ANKARA (Reuters) - Turkey may be furious about Russian incursions into its air space but beyond words of protest there is little it can do, with its dependence on Russian energy and trade keeping its hands tied, and its own Syria policy in disarray.
President Tayyip Erdogan has said he is losing patience with Russian jets crossing the border after Moscow launched an air campaign in support of Syrian President Bashar al-Assad last week. “An attack on Turkey means an attack on NATO,” he warned.
The military alliance has, rhetorically at least, leapt to Turkey’s defense, describing the Russian violations as “extremely dangerous”, raising the prospect of direct confrontation between the former Cold War adversaries.
Russia’s actions are galling for Erdogan, who has lobbied in vain for Assad’s removal. The Syrian army carried out what appeared to be its first major assault backed by Russian air strikes on Wednesday, highlighting how Turkey has been left impotent as the conflict over its southern border takes on an increasingly international dimension.
“Russia coming in highlights that Turkey’s policies in Syria are not working,” said Jonathan Friedman, Turkey analyst at Stroz Friedberg, a risk consultancy.
“You’ve seen over time Russia and the U.S. taking stronger roles in the region. That constrains regional actors’ abilities to influence developments.”
Turkey shares a 900 km (560 mile) border with Syria and has shouldered much of the humanitarian fall-out from the civil war, now spilling into a fifth year. It has kept an open border policy throughout the conflict, taking in more than 2.2 million refugees at a cost of $7.6 billion and rising.
A member of the U.S.-led coalition against Islamic State, it has, like Saudi Arabia and Qatar, backed anti-Assad insurgents, some of who have been targeted by the Russian air strikes. It has also lobbied for the creation of a “no-fly zone” or a “safe zone” near its border with northern Syria, a proposal that has failed to resonate in Washington.
“For Turkey there isn’t a whole lot of room for maneuver ... All they’ve got left is this tough guy rhetoric,” said one Western diplomat based in Ankara.
Long reluctant to take a frontline military role against Islamic State, Turkey in July made a dramatic shift in policy, opening its air bases for use in coalition air strikes and sending its own planes into action in northern Syria.

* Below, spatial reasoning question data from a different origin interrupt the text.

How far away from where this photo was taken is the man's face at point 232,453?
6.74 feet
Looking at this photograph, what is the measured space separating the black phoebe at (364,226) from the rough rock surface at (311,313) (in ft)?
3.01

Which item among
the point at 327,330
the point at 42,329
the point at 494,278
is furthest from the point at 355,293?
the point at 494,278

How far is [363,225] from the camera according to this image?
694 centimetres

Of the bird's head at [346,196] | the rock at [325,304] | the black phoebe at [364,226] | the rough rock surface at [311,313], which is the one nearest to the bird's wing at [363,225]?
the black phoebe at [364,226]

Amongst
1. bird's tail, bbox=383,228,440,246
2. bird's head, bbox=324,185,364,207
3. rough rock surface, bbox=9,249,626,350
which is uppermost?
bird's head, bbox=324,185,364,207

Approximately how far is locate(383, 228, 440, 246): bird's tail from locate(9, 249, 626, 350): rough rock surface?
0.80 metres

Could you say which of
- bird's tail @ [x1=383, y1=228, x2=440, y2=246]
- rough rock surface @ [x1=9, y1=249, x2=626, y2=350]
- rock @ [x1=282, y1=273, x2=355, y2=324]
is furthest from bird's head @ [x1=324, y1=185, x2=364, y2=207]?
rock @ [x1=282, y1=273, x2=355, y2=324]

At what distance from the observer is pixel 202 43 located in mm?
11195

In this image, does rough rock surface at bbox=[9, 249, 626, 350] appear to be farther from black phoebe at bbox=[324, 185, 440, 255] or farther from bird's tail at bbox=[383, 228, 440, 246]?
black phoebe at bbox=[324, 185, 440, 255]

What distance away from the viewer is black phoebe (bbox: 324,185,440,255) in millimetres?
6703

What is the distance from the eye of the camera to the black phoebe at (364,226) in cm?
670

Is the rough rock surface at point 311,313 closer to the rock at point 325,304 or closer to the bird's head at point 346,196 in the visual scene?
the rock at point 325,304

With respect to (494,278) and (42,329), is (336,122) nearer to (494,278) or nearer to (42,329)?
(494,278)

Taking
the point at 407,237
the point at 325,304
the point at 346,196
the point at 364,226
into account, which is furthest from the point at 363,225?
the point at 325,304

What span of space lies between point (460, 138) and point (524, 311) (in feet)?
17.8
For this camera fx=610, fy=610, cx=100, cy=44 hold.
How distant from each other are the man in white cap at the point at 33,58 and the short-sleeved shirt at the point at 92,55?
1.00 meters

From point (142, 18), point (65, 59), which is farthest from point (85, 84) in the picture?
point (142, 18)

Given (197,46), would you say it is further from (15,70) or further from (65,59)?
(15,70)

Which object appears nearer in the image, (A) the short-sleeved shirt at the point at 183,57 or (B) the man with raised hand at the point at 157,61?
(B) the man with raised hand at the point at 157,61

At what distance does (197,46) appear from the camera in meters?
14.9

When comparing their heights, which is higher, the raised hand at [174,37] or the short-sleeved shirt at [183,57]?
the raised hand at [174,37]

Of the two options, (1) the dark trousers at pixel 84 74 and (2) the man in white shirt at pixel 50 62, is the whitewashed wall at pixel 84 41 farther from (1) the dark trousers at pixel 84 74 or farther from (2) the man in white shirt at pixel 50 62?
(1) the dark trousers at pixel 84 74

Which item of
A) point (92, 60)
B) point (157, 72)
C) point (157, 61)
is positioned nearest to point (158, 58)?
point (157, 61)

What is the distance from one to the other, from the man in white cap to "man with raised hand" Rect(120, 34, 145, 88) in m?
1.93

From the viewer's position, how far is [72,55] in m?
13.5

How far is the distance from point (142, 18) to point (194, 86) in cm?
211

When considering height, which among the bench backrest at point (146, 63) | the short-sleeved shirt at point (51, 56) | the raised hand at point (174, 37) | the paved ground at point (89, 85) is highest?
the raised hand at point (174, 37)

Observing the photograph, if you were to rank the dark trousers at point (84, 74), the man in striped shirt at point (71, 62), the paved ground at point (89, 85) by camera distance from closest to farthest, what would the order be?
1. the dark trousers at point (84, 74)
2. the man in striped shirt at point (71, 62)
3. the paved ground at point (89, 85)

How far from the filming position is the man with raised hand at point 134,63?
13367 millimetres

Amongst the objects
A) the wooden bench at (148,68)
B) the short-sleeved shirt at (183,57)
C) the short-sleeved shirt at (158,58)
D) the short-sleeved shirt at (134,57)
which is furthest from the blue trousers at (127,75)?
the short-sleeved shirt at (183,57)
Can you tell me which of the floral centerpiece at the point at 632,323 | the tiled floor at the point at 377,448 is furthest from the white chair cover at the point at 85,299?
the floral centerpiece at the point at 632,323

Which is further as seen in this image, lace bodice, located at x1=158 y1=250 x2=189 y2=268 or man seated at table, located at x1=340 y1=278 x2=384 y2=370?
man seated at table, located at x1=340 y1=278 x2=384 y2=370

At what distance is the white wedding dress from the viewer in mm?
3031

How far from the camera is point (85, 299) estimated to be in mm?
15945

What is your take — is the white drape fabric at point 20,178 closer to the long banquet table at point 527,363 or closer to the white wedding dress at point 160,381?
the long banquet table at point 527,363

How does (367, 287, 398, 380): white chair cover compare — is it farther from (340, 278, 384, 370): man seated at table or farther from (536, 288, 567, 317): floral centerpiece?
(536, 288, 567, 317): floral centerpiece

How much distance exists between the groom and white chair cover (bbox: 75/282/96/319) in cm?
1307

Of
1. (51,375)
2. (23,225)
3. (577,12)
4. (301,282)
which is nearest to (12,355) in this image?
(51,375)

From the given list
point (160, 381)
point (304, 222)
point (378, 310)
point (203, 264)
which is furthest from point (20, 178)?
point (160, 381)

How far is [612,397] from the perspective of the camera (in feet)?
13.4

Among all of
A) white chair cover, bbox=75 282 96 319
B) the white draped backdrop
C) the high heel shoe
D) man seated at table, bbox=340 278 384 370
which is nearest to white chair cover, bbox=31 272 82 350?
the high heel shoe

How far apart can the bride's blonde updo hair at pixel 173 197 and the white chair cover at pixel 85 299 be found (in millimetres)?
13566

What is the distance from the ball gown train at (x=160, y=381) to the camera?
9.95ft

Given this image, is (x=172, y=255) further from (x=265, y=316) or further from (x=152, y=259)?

Its then-foreign minister said in August “comprehensive” joint air strikes with the United States would begin soon, a plan Ankara hoped would lead to the creation of a safe zone along its border. But there has been little progress.
“Turkey ought to be involved deeply in any Syria resolution, given its strategic and geographical position, but it remains a minor player in the coalition, and is pushing unattainable policy goals,” the diplomat said.
“For the time being Turkey is simply acting as a huge aircraft carrier, with its nicely positioned bases.”
Russia’s air strikes, which mean Russian planes as well as those of the United States and its allies are flying combat missions over the same country for the first time since World War Two, have made the prospects of the “no-fly zone” Turkey has long campaigned for look more remote than ever.
That could be a blessing in disguise for Ankara, according to Aykan Erdemir, non-resident fellow at the Washington-based Foundation for Defense of Democracies.
“Russia’s presence seriously limits Turkey’s options, forcing Ankara to be more cautious and prudent in the Middle East,” he told Reuters.
“I think the safe zone is off the table and that’s probably a disaster averted for Turkey. Ultimately it would have gotten out of control ... Turkey could have been drawn into a forever war,” he said.
Turkey is highly sensitive to threats to its border security, and Erdogan, commander-in-chief of its armed forces, is ill-disposed to being threatened.
“There is no hesitation over border protection. Relations between Turkey and Russia are good but it is impossible to ignore what happened in the last few days and we will not do so,” one senior official told Reuters.
But with winter approaching, when energy demand peaks, and a parliamentary election on Nov. 1 where the ruling AK Party is desperate to claw back its majority, there are compelling domestic reasons for Erdogan to avoid confrontation with Moscow.
Turkey imports almost all of its energy, including 60 percent of its gas and 35 percent of its oil, from Russia. Russians also make up a large and growing proportion of Turkey’s tourist traffic, key for financing its current account deficit.
Trade ties are deepening. Russia’s state Atomic Energy Corporation (Rosatom) is due to build Turkey’s first nuclear power station, a $20 billion project, while plans are on the table for a gas pipeline from Russia known as TurkStream.
“Both sides will act carefully in order to prevent a crisis. In the present situation, neither have the luxury of ruining the relations,” said Hasan Selim Özertem, Russia and Caucasus analyst at the Ankara based think-tank, USAK.
Ali Sahin, deputy head of foreign relations in the AK Party, said Russia’s actions constituted a risk for the future of bilateral relations but made clear neither had an interest in the situation deteriorating.
“Turkey has clearly expressed its annoyance and has brought NATO on board. Turkey’s rules of engagement are clear,” he told Reuters. “But I don’t think Russia will continue these actions and let relations sour.”